Research shows that whistleblowers don’t leap onto the path guns blazing. No. Whistleblowers try everything they can to solve the problem internally so as not to rock the boat, expose wrongdoers, cause trouble.
That said, for whistleblowers, exposing injustice is an obligation, not a choice.
I tried to address the crisis at the school in my small way, absolutely lacking any goal to go public. Along with the other parents involved, we thought the four abusive teachers should take two years paid leave off-campus to sort out their issues. An impulse to bully children you have power over does not go away overnight. It’s a major psychological hurdle and takes a lot of time to unpack. Plus, some of the kids who gave testimonies to the Headmaster were in grade 10 and they shouldn’t have to attend school with these teachers back in power after a year.
A child whistleblower is extremely vulnerable and susceptible to psychological trauma so they need significant protection.
That’s why we thought two years would be healthiest for all. The Board and Headmaster would not do this even though in public schools teachers who behaved like these four would be instantly fired. There would be no hiring of lawyers and sham investigations and lies being told. For me, their refusal to do the right thing meant I was forced onto the whistleblower path, like others before me.
As documented by Dorothy Suskind, the research shows that whistleblowers try really hard to get their superiors to do the right thing. Whistleblowers typically strive to work within the organization to address the crisis which in my case was multiple parents and students reporting on the abuse of four teachers. I delayed legal reporting of these teachers to the Teacher Regulation Branch for months so that the Headmaster could address the crisis, protect kids, but also keep the teachers from losing their jobs.
I did everything he asked to support his process including taking eight student testimonies that I then sent to him. But he and the Board chose cover up and had an impressive network of individuals from lawyers to law makers who colluded with them in victim-blaming the students.
When the leaders or administrators do not choose the path of accountability, transparency, justice, protection of the vulnerable then, and only then, is the unlikely whistleblower born.
Dorothy Suskind says that most “whistleblowers contend exposing injustices is not a choice but an obligation, especially after witnessing colleagues’ indifference and complacency.” For me the obligation became far greater after witnessing my employers enabling child abuse. Suskind notes that the “ethical juncture innocently stumbled upon by whistleblowers is likely to have been built and bent over years or decades.”
It requires a long time to deconstruct and put right a juncture built over decades which is bent out of ethical shape. It is not a quick fix or an easy process. I have learned that I am not up against a couple of private schools and a provincial government apparently dedicated to enabling child abuse.

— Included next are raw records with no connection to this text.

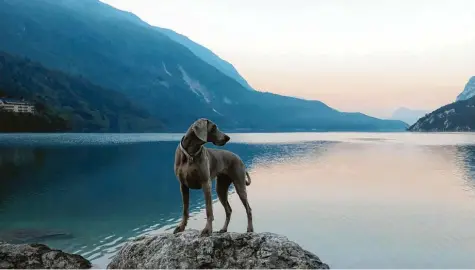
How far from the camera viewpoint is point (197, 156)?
333 inches

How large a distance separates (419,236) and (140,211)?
65.4ft

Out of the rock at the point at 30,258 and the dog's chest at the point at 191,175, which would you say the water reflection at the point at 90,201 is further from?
the dog's chest at the point at 191,175

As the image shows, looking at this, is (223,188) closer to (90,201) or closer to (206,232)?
(206,232)

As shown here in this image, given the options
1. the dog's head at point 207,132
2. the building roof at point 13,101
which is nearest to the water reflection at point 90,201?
the dog's head at point 207,132

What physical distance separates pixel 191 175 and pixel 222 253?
5.43 feet

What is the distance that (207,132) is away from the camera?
834cm

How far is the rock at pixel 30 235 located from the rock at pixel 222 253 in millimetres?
17492

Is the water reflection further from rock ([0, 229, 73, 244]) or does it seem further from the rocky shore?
the rocky shore

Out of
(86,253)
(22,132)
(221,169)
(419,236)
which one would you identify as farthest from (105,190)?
(22,132)

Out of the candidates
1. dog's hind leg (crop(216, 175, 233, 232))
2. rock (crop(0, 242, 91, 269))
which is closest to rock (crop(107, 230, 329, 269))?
dog's hind leg (crop(216, 175, 233, 232))

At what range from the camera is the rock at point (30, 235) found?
77.2 ft

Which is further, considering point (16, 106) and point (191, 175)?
point (16, 106)

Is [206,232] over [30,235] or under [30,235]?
over

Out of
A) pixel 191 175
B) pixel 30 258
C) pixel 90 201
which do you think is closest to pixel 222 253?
pixel 191 175
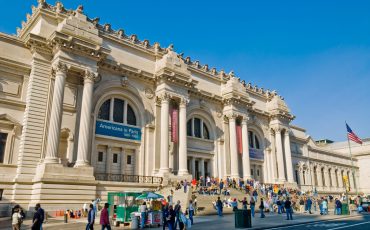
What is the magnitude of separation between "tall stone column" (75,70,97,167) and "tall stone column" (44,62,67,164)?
1868 mm

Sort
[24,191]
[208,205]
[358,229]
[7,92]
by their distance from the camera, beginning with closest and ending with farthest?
[358,229] < [24,191] < [7,92] < [208,205]

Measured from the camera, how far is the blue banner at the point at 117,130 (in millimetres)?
30763

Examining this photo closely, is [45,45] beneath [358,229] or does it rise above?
above

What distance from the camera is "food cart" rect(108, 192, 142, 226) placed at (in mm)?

I am up against an entrenched mindset in the developed world, that despite extensive research (decades of extensive research), still believes abuse is a necessary evil for greatness (though they would never admit it publicly).
Schools and sports orgs and churches and kids’ clubs like to pontificate publicly on how much they care about children’s safety all the while behind the scenes they create the ideal conditions for abuse. It’s the worst kind of hypocrisy because it leads kids and parents to let down their guard. At the private school I resigned from in protest, the Headmaster sent out many letters and statements to the school community, but would not comment publicly to the media. This is always a critical moment for those who believe all the private, internally distributed statements. If it cannot be spoken publicly, you should start asking tough questions.
As soon as you hear “no comment” to national media, you should be flooded with doubts about what you’ve been told quietly behind the scenes.
The whistleblower’s path veers away from institutional complicity as it requires the courage to go public while the institution tries to cover up. As the Pulitzer prize-winning investigative reporter, Robert Cribb told our son Montgomery when he was interviewing him: ‘I’ve been told the most awful stories about injustice, but people are too afraid to speak up. Only one percent of the population will speak to national media.’ He also told my son that he was being interviewed because he was untouchable as a witness. His record was pristine and that made him credible.
I might be an unlikely whistleblower, but my son and the other student who spoke up publicly were the true whistleblowers who had courage and a strong moral compass.
Standing alongside two teenage boys, I’ve learned the whole system is rigged to enable abusive individuals to continue their abuse. It’s called “institutional complicity” and if you’d like to study a legal examination of it, I highly recommend Amos Guiora’s new book Armies of Enablers. But even the rigged system wasn’t enough to stop my son and his friend from speaking publicly on national news when their Headmaster, the lawyer he hired, the Commissioner for Teacher Regulation all cowered within their institutional roles and replied “no comment” when asked to speak on how they handled the abuse.
All the Headmaster could do was issue his private letters and mutter half-truths and hide when the media tried to interview him.
While the boys displayed the courage that only one percent of the population can muster, the Headmaster and those who propped him up joined the ranks of ninety-nine percent of the population who choose the coward’s path when asked to comment. For all of us who are struggling on whether or not to speak up, the only question you must answer is: if what you are saying and doing cannot be described or defended on national news, then you should think twice about your conduct and communication.